Given the evidence that autonomy support benefits students, teachers might readily adopt this approach in their instruction. However, student and observer reports suggest that, on average, teachers are indifferent or controlling in their practice (e.g., Reeve, 2009). Unfortunately, even with the best intentions to promote students’ learning, some teachers adopt controlling practices and pressure students to think, act, or feel in particular ways (i.e., through the use of commands, directives, incentives, rewards, punishments, deadlines, and suppression), without much consideration for students’ perspectives; these practices inadvertently thwart students’ psychological needs, autonomous motivation, well-being, and academic performance, as well as promote disengagement and amotivation (e.g., Assor et al., 2005; Assor et al., 2002; Patall, Steingut, Vasquez, et al., 2018). Even in the absence of overtly controlling teacher practices, neglecting to support autonomy has undesirable consequences for students’ need satisfaction, engagement, and academic performance (e.g., Cheon et al., 2019).
Teachers undoubtedly want their students to learn and thrive in the classroom. So, why ignore or thwart students’ autonomy in their classrooms? One reason may simply reflect confusion regarding the nature of autonomy support versus chaos and the nature of structure versus control (e.g., Aelterman et al., 2019; Reeve, 2009). Sometimes, in an attempt to avoid chaos, teachers fail to provide autonomy support. The critical distinction is that, in contrast to autonomy support, teachers in chaotic classrooms abandon students, providing no direction and leaving them to fend for themselves, or adopt a laissez-faire attitude in which they merely respond to students’ initiatives. Like autonomy support, chaos could be considered “student directed” and low in teacher directives. However, unlike autonomy support, chaos lacks necessary supports for motivation and learning; chaos does not include teachers’ attempts to create a participative climate and attune to students’ needs through perspective-taking, communication, and learning activities that align with student perspectives.
In a classroom with high structure (i.e., an environment that will help students develop and experience competence), teachers provide guidance in the form of clear expectations, procedures, and feedback that builds on students’ needs and skills. Autonomy support and structure (along with teacher warmth or relatedness; Roorda, Koomen, Spilt, & Oort, 2011) are both critical in an optimally motivating classroom; structure and autonomy support often correlate or bolster each other’s effects (e.g., Aelterman et al., 2019; Jang, Reeve, & Deci, 2010; Vansteenkiste et al., 2012).

DATA RECORDS —
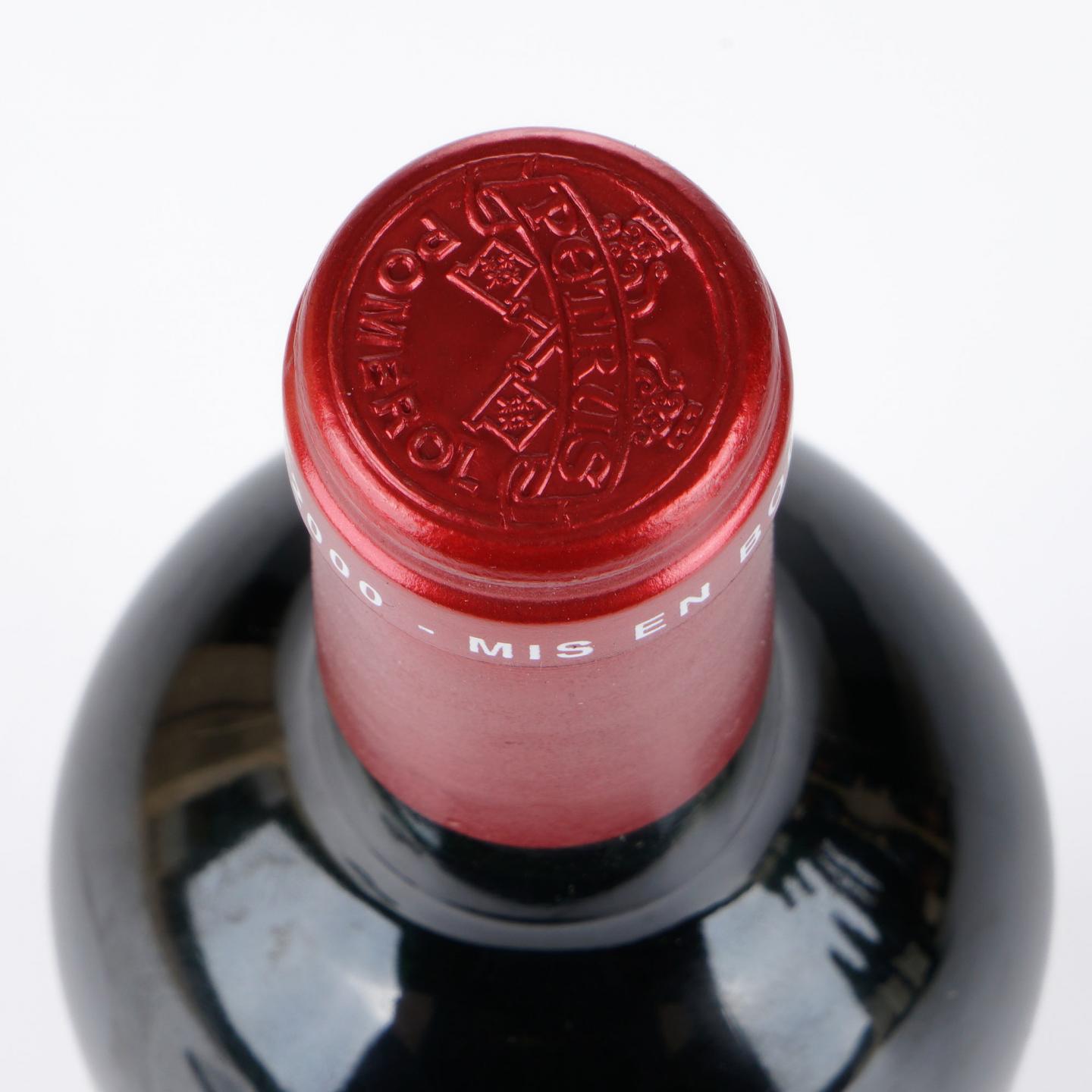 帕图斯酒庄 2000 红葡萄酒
...
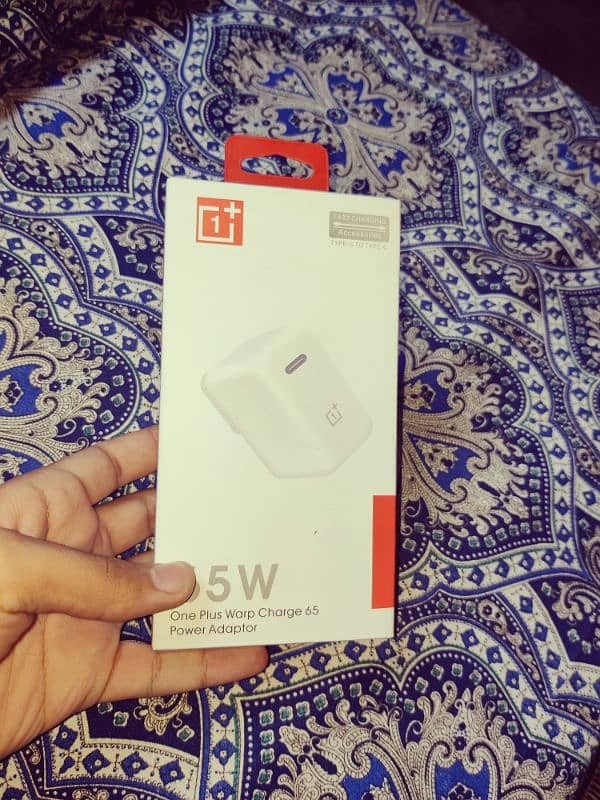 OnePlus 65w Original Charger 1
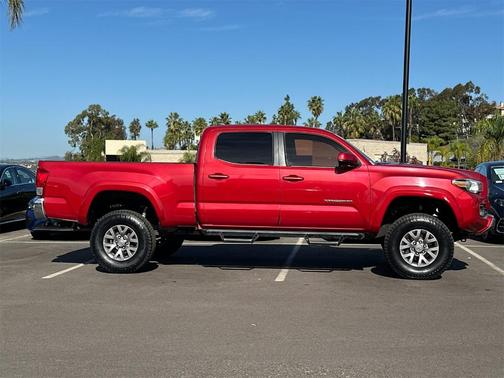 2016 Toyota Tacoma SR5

THINGS TO DO —
- a) Revise the stretch of the passage on autonomy support from "In a classroom" through "et al., 2012).", putting "comments" in place of "feedback".
- b) Extend the passage on autonomy support and classroom structure beyond its final sentence.
This material was taken from a different source than the text.

OUTPUTS BY TASK —
- a)
In a classroom with high structure (i.e., an environment that will help students develop and experience competence), teachers provide guidance in the form of clear expectations, procedures, and comments that builds on students’ needs and skills. Autonomy support and structure (along with teacher warmth or relatedness; Roorda, Koomen, Spilt, & Oort, 2011) are both critical in an optimally motivating classroom; structure and autonomy support often correlate or bolster each other’s effects (e.g., Aelterman et al., 2019; Jang, Reeve, & Deci, 2010; Vansteenkiste et al., 2012).

- b)
Sometimes, structure can be confused with the less adaptive practices that define control and end up being antithetical to autonomy support. Like structure, control provides students with direction. But, unlike structure, control takes only the teachers’ perspective into account and attempts to pressure students to behave, think, and feel in only teacher-prescribed ways. Thus, even when teachers have the best intentions to help students thrive, autonomy support can easily shift to chaos and structure to control, in the absence of the teacher’s active attempts to understand student perspectives and scaffold students’ instructional experiences based on those perspectives. Teachers should note the critical distinctions across motivational approaches—empowering them to support autonomy and structure and to avoid chaos and control.
Teachers may also adopt controlling practices in the classroom due to pressures from above, from below, and from within (see Pelletier, Seguin-Levesque, & Legault, 2002; Reeve, 2009, for a discussion). Pressures from above include teachers (a) inherently occupying a powerful social role, relative to students, that implies their use of control; (b) being socialized within a U.S. culture that equates teacher control over students with teacher competence; and (c) themselves experiencing contextual pressure and control from schools, administrators, parents, and students who hold them accountable for students’ outcomes.
Pressures from within include some teachers, who (a) believe that controlling strategies like rewards and threats are most effective; (b) have personality dispositions that lead them to teach in a controlling manner; or (c) are not intrinsically motivated to teach and, in turn, teach in a controlling manner. Finally, pressures from below include teachers using control strategies in response to students’ passivity and disengagement, as an efficient way to garner student action.
A key takeaway: for teachers to support students’ autonomy, they need support for their own autonomy (as well as support for their competence and relatedness). This support can come from teacher peers and local school administrators, as well as from city, state, and national government officials who create education policies that have implications for teachers’ practice. Support can come from students who must take partial responsibility for creating a motivating classroom environment by agentically engaging and letting teachers know how to support student needs (Reeve, 2013). Finally, support can come from theory-driven education about the nature of motivation support in postsecondary schools of education and professional development led by motivation experts.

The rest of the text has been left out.